* **Provided passage**
···

Edison attorney Kenneth Vercammen handles
criminal, personal injury, DWI, wills and business law. He lectures to trial lawyers
at the American Bar, New Jersey State Bar and Middlesex County Bar
associations. Reach him at 732.572.0500 or www.njlaws.com.
Client is still in the office, I prepare a discovery letter on the
computer to
the
prosecutor/district attorney and court and hand a copy to the client.
Occasionally,
I call the court to advise them that I will be handling the case
and to
inquire who handles discovery. You can check the Lawyers Diary to determine who
are the judges and prosecutor/district attorneys for the relevant county or
town. It is important to learn about the judge and the prosecutor. I require a
great deal of cooperation from my clients in an effort to
help keep
their costs reasonable. For example, I ask my clients to take photographs of
accident sites and prepare diagrams and provide me with the
names,
addresses, and telephone numbers of witnesses.
I recommend that my clients provide me with a list of between 10 to 15
reasons why
they should not go to jail and why the court should impose the
minimum
license suspension. You can recommend that they obtain a motor
vehicle
abstract. This will provide you with information for mitigation of penalties and
also provides information to be considered by the judge in sentencing.
Post-interview work
Many states
have programs for first time offenders who have never previously
been arrested
or previously convicted of a criminal offense. Again, to avoid embarrassment it
is a good idea to speak with the prosecutor/district attorney and the police
officer because they may have a criminal abstract to indicate that the client
is not eligible for a diversions type program. You should also make a motion to
suppress if there is a question regarding the validity of a stop or search. Any
other motions to dismiss you make, such as those based on a statute of
limitations or lack of jurisdiction, should be made in writing. In cases that
deal with just one tribal issue such as the admissibility of a blood test
result for alcohol or drugs, you can make a motion in limine or suggest a pre-trial conference. It is a good idea to
try to know how the
judge will
decide in order to save yourself from a three-hour trial on a complicated case.
If the court rules against you in the motion in limine, you can
enter a
guilty plea contingent upon reserving your right to appeal on that one issue.

···

* **Supplied material**
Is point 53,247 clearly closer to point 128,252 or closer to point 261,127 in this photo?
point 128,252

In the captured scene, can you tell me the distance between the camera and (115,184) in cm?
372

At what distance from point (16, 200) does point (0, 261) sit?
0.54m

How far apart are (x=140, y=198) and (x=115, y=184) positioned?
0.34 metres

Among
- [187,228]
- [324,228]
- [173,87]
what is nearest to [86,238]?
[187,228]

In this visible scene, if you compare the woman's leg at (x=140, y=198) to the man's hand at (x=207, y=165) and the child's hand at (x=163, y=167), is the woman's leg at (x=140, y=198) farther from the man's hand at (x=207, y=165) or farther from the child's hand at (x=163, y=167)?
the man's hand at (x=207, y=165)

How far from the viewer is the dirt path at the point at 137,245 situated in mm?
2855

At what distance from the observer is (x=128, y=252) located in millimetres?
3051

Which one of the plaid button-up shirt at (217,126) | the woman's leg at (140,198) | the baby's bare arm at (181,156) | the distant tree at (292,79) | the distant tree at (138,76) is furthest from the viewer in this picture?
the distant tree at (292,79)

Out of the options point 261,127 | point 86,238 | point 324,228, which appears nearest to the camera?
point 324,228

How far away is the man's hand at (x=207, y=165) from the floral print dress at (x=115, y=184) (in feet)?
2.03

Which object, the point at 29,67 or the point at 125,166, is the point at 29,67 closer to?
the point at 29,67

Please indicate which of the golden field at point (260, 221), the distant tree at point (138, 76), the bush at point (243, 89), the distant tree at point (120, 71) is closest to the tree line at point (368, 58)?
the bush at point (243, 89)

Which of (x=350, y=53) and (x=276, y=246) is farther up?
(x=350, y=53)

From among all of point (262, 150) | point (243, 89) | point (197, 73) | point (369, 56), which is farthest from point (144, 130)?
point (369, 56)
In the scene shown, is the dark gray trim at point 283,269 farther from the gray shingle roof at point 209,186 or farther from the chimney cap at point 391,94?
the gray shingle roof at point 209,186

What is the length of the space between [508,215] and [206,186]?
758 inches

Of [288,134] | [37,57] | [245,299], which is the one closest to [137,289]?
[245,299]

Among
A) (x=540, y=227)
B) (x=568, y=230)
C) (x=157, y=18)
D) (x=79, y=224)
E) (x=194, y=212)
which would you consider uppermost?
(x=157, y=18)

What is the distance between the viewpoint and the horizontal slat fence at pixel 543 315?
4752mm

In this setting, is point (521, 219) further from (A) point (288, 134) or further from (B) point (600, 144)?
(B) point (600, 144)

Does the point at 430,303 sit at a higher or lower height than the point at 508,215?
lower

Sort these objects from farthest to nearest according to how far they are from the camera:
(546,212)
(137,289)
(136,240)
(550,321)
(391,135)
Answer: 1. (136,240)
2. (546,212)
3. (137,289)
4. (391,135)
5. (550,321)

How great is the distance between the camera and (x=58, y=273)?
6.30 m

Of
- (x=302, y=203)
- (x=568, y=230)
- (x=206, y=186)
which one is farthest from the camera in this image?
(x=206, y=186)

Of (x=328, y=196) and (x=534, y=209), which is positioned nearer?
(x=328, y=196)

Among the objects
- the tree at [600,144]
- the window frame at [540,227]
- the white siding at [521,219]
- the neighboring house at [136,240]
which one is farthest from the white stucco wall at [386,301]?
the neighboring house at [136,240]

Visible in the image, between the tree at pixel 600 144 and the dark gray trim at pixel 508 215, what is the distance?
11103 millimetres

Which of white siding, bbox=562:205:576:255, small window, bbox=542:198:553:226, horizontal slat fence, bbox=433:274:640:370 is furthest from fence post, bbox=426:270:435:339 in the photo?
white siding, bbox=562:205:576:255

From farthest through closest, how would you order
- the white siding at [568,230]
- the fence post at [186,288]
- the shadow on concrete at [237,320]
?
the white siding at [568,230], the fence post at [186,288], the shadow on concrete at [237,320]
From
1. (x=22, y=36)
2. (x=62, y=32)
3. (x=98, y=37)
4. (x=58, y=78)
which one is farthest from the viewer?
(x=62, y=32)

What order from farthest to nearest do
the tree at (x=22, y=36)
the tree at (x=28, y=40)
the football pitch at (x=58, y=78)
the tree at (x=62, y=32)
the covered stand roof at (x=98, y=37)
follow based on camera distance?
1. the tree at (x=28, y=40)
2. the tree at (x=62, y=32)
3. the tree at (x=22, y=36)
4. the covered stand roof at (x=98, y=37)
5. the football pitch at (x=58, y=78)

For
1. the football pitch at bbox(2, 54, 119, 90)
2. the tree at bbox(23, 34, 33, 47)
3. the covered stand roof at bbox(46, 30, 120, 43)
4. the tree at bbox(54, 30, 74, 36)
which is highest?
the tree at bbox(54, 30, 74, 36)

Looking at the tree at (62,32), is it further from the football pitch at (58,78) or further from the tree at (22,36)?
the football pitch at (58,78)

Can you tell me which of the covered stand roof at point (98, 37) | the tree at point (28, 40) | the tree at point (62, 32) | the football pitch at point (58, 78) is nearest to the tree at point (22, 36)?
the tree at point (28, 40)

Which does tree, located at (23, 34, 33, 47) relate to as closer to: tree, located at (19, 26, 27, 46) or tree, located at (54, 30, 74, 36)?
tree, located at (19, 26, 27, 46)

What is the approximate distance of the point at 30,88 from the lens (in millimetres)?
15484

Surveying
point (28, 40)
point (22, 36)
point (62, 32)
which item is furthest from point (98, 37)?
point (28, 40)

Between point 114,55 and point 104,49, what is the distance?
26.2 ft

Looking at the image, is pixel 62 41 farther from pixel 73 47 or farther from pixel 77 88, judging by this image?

···

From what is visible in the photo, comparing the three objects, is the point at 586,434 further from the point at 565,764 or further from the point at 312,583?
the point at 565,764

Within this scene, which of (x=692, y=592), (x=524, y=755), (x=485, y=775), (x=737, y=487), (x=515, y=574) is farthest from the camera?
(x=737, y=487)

···

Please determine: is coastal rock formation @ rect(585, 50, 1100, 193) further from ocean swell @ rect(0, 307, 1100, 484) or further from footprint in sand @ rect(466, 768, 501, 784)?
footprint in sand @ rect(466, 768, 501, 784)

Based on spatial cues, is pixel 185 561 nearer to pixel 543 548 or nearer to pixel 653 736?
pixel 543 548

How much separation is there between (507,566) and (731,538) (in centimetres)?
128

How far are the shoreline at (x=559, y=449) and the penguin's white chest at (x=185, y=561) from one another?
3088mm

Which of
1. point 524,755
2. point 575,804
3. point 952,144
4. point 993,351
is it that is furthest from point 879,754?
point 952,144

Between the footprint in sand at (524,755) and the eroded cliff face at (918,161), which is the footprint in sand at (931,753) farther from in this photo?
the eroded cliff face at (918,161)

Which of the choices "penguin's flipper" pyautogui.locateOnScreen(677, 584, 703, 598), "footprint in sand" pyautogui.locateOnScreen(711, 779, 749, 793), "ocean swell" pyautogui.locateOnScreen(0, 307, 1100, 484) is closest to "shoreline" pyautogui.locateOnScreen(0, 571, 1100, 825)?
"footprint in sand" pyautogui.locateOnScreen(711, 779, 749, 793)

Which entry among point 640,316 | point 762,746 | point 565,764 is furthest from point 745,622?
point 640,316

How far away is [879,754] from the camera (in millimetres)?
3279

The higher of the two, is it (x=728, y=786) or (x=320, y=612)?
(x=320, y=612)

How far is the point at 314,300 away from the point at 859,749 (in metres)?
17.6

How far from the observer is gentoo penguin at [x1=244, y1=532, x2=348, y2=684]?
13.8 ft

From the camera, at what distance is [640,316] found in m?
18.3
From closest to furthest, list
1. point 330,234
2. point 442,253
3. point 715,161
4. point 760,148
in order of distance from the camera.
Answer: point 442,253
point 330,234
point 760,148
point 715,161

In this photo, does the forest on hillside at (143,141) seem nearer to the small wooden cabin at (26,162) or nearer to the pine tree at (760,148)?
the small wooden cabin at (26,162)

···

* **Requirement**
Extend the article on defending criminal and DWI cases, picking up after its final sentence. The listing has no connection to the article on defending criminal and DWI cases.

* **Task response**
Discovery
Often, you
will not receive all of the discovery that you request. In this case, send a
letter to the prosecutor requesting additional discovery and request that the
discovery be provided within 10 days. If you do not receive
the discovery
within 10 days, then prepare a motion to compel discovery.
In the case
involving essential witnesses, I occasionally write to the witnesses
and ask them
to call me so that I can find out what really happened.
If possible,
I have a law clerk call up after we send the initial letter. The attorney cannot
testify if the witness provides an inconsistent statement, but
the law clerk
can testify. I sometime speak to friendly witnesses myself
later to
determine whether or not the witness is credible. Upon receiving discovery,
forward a photocopy of all discovery to your client. Then you can discuss with
the client whether or not he has a reasonable prospect of winning.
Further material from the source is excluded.